*REQUIREMENTS:*
Please copy the entries below word for word, starting with the line that contains "At what distance from the photographer" and going through the line that contains "64.8 metres". Leave the pictures out of your copy.

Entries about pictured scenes

##########

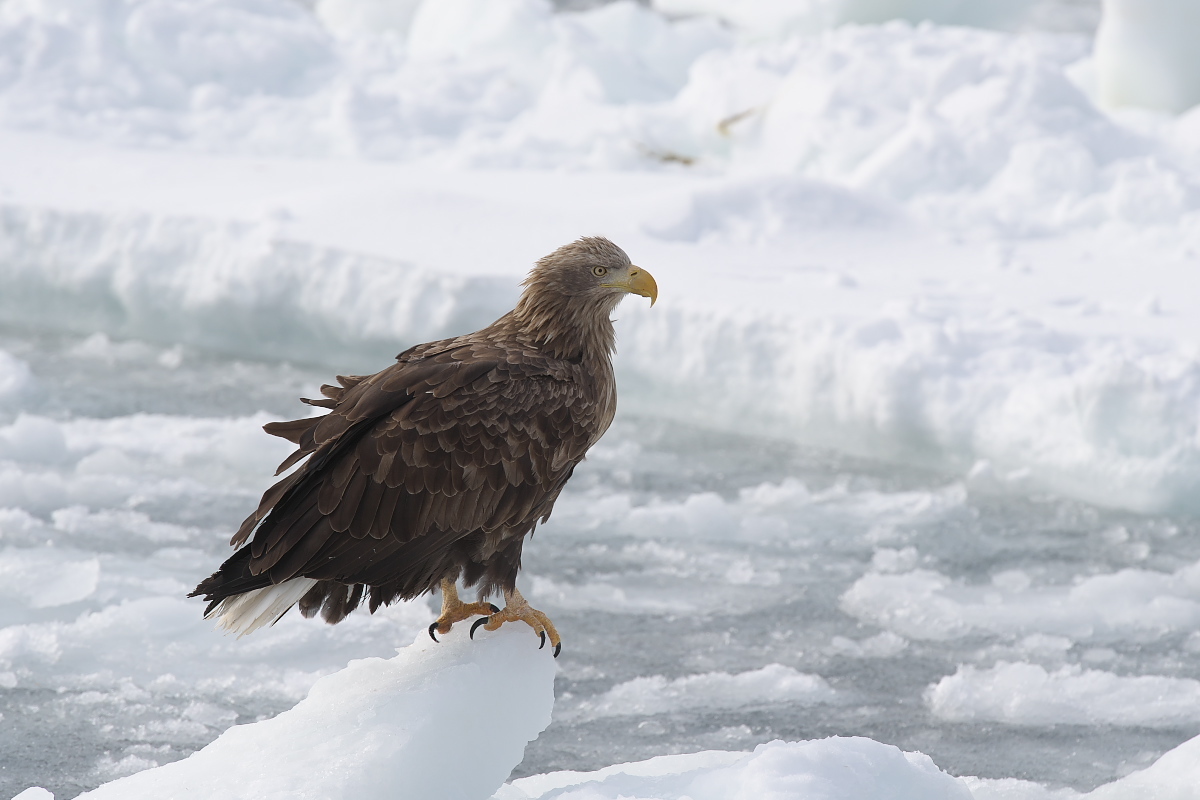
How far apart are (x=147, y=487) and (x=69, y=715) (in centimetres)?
164

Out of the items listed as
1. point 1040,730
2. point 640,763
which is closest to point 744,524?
point 1040,730

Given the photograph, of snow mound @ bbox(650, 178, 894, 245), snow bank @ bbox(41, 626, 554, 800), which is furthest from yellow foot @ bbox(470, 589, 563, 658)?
snow mound @ bbox(650, 178, 894, 245)

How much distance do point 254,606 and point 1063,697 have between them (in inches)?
90.6

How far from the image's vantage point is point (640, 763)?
311 centimetres

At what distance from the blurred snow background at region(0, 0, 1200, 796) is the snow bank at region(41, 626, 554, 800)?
29.9 inches

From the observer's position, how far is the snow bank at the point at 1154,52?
9.62 m

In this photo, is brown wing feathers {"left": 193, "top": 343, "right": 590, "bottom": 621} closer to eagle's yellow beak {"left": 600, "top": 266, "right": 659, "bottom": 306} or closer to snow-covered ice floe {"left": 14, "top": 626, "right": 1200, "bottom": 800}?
snow-covered ice floe {"left": 14, "top": 626, "right": 1200, "bottom": 800}

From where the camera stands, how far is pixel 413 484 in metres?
2.75

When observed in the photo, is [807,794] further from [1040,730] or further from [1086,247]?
[1086,247]

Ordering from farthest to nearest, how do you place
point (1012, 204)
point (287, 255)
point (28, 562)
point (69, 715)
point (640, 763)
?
point (1012, 204)
point (287, 255)
point (28, 562)
point (69, 715)
point (640, 763)

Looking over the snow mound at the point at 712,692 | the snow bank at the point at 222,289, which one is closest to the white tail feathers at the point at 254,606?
the snow mound at the point at 712,692

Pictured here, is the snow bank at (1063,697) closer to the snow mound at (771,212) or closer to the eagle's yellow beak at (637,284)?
the eagle's yellow beak at (637,284)

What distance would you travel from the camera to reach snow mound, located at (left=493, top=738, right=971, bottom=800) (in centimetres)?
245

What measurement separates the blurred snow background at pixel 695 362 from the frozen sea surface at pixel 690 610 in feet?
0.05
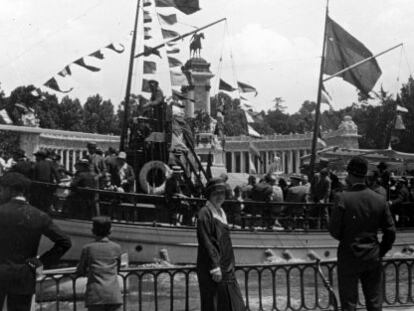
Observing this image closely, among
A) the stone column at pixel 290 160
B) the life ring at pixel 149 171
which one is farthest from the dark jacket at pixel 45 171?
the stone column at pixel 290 160

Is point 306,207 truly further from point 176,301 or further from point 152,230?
point 176,301

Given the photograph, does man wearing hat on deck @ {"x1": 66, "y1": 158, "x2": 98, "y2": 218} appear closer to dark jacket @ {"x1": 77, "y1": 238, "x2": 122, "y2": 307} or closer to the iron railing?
the iron railing

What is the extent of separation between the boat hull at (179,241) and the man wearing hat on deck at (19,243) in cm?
1069

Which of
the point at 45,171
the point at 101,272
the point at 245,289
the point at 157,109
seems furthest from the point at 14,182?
the point at 157,109

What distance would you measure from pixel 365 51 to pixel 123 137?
8.43 m

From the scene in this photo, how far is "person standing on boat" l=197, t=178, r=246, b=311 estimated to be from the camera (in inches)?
293

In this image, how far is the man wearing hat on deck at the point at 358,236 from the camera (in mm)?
7738

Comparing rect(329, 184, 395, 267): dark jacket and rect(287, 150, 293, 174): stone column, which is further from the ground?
rect(287, 150, 293, 174): stone column

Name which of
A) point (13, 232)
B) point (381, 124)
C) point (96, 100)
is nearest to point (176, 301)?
point (13, 232)

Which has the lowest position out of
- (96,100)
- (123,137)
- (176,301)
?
(176,301)

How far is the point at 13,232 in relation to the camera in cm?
644

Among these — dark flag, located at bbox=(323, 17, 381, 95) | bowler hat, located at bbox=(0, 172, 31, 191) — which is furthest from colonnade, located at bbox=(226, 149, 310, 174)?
bowler hat, located at bbox=(0, 172, 31, 191)

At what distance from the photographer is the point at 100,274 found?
7.62m

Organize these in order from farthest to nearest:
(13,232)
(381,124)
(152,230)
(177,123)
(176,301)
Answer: (381,124) → (177,123) → (152,230) → (176,301) → (13,232)
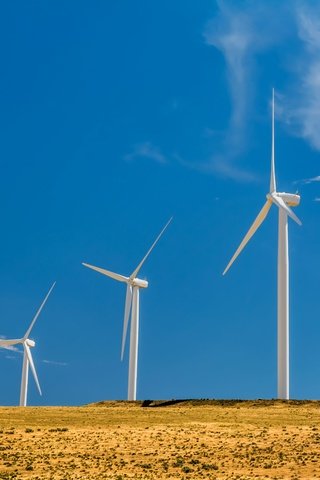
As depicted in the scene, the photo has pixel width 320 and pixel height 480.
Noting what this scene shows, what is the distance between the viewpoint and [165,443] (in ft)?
190

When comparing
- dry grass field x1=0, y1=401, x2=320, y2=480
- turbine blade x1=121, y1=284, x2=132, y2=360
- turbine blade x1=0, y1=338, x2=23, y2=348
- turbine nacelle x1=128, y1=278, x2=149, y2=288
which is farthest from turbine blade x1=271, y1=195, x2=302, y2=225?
turbine blade x1=0, y1=338, x2=23, y2=348

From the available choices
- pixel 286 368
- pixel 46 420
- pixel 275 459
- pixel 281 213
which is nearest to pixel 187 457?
pixel 275 459

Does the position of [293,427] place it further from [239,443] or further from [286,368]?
[286,368]

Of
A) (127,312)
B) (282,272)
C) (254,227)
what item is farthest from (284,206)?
(127,312)

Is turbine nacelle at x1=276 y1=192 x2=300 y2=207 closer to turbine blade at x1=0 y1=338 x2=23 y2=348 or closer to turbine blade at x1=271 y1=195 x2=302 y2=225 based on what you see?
turbine blade at x1=271 y1=195 x2=302 y2=225

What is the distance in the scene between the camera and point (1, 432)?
64.8 metres

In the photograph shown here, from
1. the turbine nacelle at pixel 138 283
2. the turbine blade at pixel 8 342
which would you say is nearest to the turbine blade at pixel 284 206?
the turbine nacelle at pixel 138 283

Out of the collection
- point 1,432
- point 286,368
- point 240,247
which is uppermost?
point 240,247

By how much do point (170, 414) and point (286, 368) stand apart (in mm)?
17285

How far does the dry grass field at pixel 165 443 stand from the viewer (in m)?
49.0

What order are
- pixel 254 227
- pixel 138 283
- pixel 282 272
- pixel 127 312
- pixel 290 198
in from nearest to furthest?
1. pixel 282 272
2. pixel 254 227
3. pixel 290 198
4. pixel 127 312
5. pixel 138 283

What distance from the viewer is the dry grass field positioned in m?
49.0

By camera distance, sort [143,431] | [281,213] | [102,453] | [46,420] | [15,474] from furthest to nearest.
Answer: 1. [281,213]
2. [46,420]
3. [143,431]
4. [102,453]
5. [15,474]

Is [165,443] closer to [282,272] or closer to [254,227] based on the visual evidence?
[282,272]
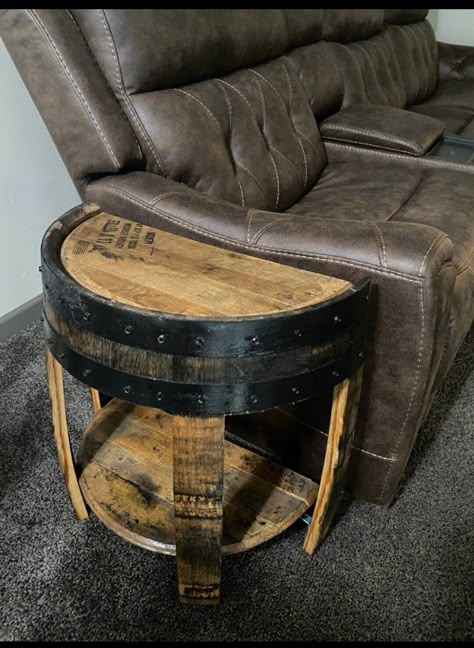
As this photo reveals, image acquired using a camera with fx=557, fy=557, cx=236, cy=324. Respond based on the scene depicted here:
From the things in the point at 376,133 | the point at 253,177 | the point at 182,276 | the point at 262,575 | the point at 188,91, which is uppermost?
the point at 188,91

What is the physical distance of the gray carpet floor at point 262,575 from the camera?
3.02 ft

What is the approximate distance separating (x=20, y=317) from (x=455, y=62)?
2749mm

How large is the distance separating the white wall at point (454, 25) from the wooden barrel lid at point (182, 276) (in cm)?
321

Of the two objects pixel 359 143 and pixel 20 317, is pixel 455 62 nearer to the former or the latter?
pixel 359 143

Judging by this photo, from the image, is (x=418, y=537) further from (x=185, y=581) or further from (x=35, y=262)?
(x=35, y=262)

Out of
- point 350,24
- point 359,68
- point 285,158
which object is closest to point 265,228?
point 285,158

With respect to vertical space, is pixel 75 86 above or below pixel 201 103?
above

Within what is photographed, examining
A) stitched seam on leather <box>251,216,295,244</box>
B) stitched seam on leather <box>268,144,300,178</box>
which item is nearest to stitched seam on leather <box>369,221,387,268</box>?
stitched seam on leather <box>251,216,295,244</box>

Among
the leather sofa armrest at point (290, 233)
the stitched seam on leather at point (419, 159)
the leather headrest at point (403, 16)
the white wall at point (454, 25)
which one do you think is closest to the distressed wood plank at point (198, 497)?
the leather sofa armrest at point (290, 233)

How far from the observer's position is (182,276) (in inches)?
31.2

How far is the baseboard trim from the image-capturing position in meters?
1.56

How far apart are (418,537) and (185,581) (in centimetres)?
48

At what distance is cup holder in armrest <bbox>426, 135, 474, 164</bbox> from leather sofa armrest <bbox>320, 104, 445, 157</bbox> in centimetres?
5
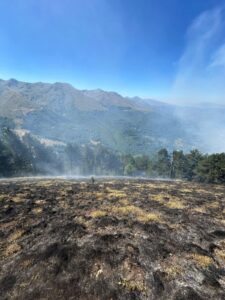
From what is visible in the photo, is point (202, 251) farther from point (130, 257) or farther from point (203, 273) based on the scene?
point (130, 257)

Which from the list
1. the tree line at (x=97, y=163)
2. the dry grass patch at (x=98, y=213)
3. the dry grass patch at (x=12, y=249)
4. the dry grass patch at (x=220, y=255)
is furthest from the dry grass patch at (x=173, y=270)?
the tree line at (x=97, y=163)

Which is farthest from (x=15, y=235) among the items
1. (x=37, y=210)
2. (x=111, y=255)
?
(x=111, y=255)

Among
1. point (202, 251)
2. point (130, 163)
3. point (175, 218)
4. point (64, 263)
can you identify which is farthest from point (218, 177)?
point (64, 263)

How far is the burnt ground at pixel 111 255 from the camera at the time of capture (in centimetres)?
1174

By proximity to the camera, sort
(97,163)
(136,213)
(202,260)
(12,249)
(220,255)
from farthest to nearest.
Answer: (97,163) < (136,213) < (12,249) < (220,255) < (202,260)

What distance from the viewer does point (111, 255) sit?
15.4 metres

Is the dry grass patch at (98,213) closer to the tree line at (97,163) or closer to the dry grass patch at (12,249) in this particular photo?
the dry grass patch at (12,249)

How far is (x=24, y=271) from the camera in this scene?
43.9 feet

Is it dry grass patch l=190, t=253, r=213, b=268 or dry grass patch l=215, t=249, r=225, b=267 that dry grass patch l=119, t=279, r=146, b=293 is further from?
dry grass patch l=215, t=249, r=225, b=267

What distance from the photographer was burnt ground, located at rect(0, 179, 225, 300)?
38.5 ft

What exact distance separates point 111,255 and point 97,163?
134 meters

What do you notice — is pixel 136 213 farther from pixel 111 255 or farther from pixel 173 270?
pixel 173 270

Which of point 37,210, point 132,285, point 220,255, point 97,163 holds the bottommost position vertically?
point 97,163

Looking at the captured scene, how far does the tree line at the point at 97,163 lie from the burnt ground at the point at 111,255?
73631mm
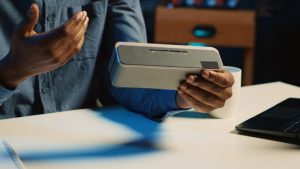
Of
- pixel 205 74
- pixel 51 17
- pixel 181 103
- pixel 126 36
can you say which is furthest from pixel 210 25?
pixel 205 74

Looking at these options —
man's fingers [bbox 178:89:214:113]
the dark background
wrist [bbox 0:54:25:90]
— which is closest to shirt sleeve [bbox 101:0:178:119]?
man's fingers [bbox 178:89:214:113]

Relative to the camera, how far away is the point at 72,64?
3.99 feet

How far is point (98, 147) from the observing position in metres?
0.84

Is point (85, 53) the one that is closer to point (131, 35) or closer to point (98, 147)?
point (131, 35)

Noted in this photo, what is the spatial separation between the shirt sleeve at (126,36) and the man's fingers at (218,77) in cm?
17

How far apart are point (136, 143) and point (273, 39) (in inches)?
71.5

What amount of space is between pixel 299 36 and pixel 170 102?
65.8 inches

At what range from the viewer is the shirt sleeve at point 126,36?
3.41ft

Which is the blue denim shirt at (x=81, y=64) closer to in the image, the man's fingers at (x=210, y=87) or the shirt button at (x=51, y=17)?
the shirt button at (x=51, y=17)

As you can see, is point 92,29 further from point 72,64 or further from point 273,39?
point 273,39

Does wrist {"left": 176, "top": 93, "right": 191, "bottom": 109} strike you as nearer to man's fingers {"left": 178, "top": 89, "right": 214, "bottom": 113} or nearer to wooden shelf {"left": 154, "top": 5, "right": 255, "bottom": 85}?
man's fingers {"left": 178, "top": 89, "right": 214, "bottom": 113}

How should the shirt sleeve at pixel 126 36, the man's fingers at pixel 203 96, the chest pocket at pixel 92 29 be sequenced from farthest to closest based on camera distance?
the chest pocket at pixel 92 29 < the shirt sleeve at pixel 126 36 < the man's fingers at pixel 203 96

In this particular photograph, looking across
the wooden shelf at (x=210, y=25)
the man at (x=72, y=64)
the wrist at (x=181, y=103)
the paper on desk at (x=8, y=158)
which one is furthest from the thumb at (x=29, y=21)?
the wooden shelf at (x=210, y=25)

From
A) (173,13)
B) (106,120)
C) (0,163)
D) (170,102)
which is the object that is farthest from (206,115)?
(173,13)
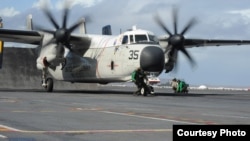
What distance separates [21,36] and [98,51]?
5938mm

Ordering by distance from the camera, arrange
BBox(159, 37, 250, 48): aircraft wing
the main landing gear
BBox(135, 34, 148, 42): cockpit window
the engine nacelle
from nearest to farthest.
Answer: BBox(135, 34, 148, 42): cockpit window → the engine nacelle → the main landing gear → BBox(159, 37, 250, 48): aircraft wing

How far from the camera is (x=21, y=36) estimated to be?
3478 cm

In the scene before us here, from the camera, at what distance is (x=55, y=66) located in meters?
36.1

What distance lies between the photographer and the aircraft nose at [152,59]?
28914 millimetres

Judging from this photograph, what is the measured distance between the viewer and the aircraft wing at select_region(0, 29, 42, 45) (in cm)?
3353

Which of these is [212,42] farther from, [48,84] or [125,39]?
[48,84]

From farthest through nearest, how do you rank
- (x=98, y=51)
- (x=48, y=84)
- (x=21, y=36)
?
1. (x=48, y=84)
2. (x=21, y=36)
3. (x=98, y=51)

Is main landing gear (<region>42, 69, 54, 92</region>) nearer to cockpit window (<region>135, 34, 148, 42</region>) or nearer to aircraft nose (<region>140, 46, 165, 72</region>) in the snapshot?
cockpit window (<region>135, 34, 148, 42</region>)

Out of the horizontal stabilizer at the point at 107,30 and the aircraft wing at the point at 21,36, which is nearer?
the aircraft wing at the point at 21,36

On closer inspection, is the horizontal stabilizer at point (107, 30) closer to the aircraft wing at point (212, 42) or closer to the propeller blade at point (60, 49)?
the aircraft wing at point (212, 42)

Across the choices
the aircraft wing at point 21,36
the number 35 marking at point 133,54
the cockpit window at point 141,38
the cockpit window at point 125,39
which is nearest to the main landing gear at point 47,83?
the aircraft wing at point 21,36

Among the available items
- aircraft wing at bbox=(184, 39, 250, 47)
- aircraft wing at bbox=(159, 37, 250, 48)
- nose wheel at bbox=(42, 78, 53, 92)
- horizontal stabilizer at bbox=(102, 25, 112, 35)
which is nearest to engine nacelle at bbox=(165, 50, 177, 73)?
aircraft wing at bbox=(159, 37, 250, 48)
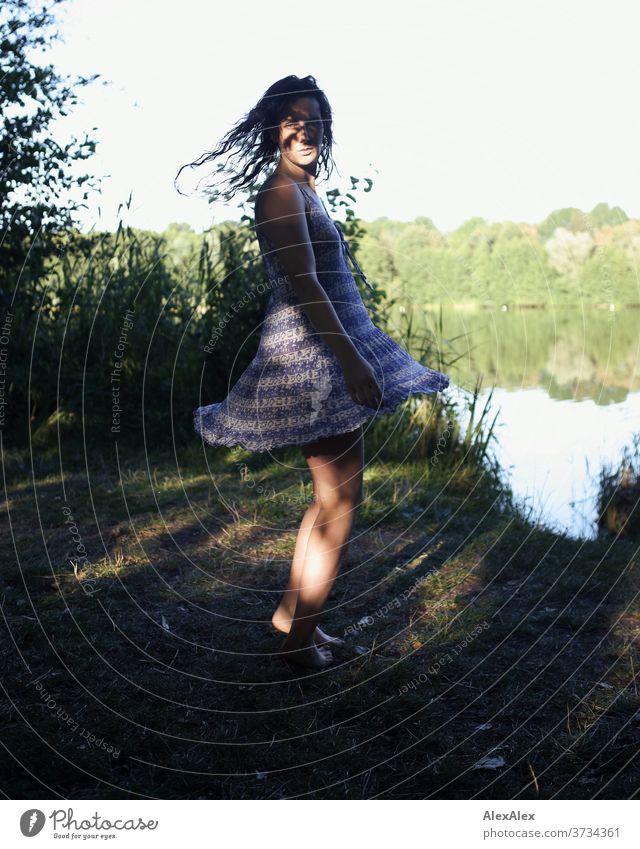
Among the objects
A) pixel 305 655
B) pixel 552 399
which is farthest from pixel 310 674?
pixel 552 399

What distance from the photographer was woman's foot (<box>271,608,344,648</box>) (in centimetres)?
327

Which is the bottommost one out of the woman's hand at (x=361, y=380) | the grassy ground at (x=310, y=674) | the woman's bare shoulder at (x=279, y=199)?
the grassy ground at (x=310, y=674)

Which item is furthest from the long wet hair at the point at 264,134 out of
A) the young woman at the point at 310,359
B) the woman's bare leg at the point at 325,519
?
the woman's bare leg at the point at 325,519

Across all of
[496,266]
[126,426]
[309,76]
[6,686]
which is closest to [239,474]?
[126,426]

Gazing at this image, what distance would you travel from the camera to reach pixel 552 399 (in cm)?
1101

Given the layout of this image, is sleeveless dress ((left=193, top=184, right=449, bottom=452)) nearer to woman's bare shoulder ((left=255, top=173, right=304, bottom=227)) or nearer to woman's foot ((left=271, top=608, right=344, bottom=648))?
woman's bare shoulder ((left=255, top=173, right=304, bottom=227))

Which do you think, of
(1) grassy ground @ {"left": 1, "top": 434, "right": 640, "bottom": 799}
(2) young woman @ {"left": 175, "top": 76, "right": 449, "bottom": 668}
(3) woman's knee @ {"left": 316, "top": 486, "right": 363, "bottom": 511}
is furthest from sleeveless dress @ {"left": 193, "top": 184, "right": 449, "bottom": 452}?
(1) grassy ground @ {"left": 1, "top": 434, "right": 640, "bottom": 799}

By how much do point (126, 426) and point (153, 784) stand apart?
15.3ft

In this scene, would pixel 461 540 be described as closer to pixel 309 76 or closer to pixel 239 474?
pixel 239 474

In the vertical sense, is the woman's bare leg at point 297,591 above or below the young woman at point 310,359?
below

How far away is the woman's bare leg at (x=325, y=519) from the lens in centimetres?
290

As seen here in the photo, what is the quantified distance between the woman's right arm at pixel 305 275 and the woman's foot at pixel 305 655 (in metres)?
0.99

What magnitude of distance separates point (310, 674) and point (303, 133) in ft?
6.26

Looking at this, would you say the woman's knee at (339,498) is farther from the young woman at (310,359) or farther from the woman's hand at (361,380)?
the woman's hand at (361,380)
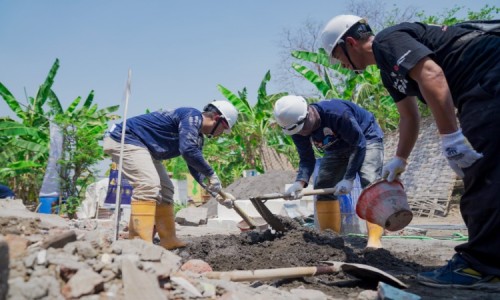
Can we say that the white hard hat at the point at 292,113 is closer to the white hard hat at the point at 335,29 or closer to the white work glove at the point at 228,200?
the white work glove at the point at 228,200

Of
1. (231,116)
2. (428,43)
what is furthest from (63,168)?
(428,43)

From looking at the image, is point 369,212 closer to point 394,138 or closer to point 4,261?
point 4,261

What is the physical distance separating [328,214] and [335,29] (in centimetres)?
262

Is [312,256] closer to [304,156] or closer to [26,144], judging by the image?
[304,156]

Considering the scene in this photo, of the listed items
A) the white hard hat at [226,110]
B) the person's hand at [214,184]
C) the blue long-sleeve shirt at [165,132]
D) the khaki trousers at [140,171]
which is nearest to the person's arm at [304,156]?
the white hard hat at [226,110]

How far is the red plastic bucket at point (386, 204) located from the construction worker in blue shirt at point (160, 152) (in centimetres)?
199

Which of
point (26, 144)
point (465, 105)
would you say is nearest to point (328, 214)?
point (465, 105)

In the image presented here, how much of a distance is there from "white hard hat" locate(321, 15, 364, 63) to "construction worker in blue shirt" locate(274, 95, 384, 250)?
4.40 ft

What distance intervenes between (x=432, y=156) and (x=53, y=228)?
1143 centimetres

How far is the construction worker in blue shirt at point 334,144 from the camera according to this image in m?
4.81

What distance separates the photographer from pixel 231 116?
5246mm

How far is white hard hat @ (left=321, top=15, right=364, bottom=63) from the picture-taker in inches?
135

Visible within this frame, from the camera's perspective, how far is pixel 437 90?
271 cm

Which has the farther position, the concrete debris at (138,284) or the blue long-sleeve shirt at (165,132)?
the blue long-sleeve shirt at (165,132)
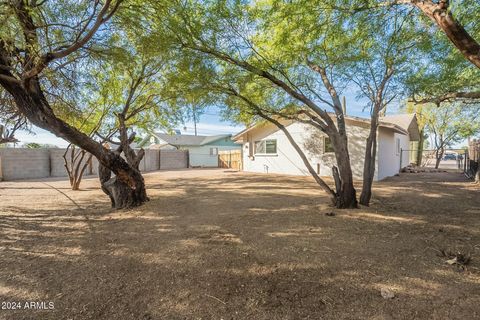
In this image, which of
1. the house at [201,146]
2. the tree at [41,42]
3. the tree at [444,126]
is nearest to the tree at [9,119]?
the tree at [41,42]

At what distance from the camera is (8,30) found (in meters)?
3.68

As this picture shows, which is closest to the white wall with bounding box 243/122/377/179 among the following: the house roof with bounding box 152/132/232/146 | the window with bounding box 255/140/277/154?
the window with bounding box 255/140/277/154

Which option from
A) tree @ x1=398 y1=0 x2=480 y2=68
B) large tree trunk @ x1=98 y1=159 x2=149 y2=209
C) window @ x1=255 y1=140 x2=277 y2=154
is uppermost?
tree @ x1=398 y1=0 x2=480 y2=68

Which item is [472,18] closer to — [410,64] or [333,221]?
[410,64]

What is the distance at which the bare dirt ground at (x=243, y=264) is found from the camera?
7.26ft

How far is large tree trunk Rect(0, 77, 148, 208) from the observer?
4652 millimetres

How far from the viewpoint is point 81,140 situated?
5.48 meters

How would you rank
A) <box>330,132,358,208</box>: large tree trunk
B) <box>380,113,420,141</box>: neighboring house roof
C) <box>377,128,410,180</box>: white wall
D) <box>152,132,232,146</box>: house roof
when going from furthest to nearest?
<box>152,132,232,146</box>: house roof, <box>380,113,420,141</box>: neighboring house roof, <box>377,128,410,180</box>: white wall, <box>330,132,358,208</box>: large tree trunk

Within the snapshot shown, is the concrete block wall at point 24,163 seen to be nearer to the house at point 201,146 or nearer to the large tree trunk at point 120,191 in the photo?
the large tree trunk at point 120,191

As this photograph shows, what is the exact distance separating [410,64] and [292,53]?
2.70 meters

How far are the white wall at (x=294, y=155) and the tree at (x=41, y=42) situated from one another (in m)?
10.7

##########

*TASK OUTPUT:*
At what distance from the photographer is the point at 100,274 found?
7.62m

Organize these in order from farthest to nearest:
(13,232)
(381,124)
(152,230)
(177,123)
(176,301)
Answer: (381,124) → (177,123) → (152,230) → (176,301) → (13,232)
As depicted in the scene, the photo has pixel width 320 and pixel height 480.
Noting what this scene shows, what is the distance between the viewpoint and [165,443] (in ft)?
190

When comparing
- dry grass field x1=0, y1=401, x2=320, y2=480
- turbine blade x1=121, y1=284, x2=132, y2=360
- turbine blade x1=0, y1=338, x2=23, y2=348
- turbine nacelle x1=128, y1=278, x2=149, y2=288
which is farthest from turbine blade x1=271, y1=195, x2=302, y2=225?
turbine blade x1=0, y1=338, x2=23, y2=348

From the available choices
- pixel 286 368
- pixel 46 420
- pixel 275 459
- pixel 281 213
which is nearest to pixel 187 457?
pixel 275 459

Does the position of [293,427] place it further from [239,443] or further from [286,368]?
[286,368]

Of
A) (127,312)
B) (282,272)
C) (254,227)
what item is farthest from (284,206)?
(127,312)

Is turbine nacelle at x1=276 y1=192 x2=300 y2=207 closer to turbine blade at x1=0 y1=338 x2=23 y2=348 or closer to turbine blade at x1=271 y1=195 x2=302 y2=225 based on what you see?
turbine blade at x1=271 y1=195 x2=302 y2=225

What is the distance in the scene between the camera and point (1, 432)?
64.8 metres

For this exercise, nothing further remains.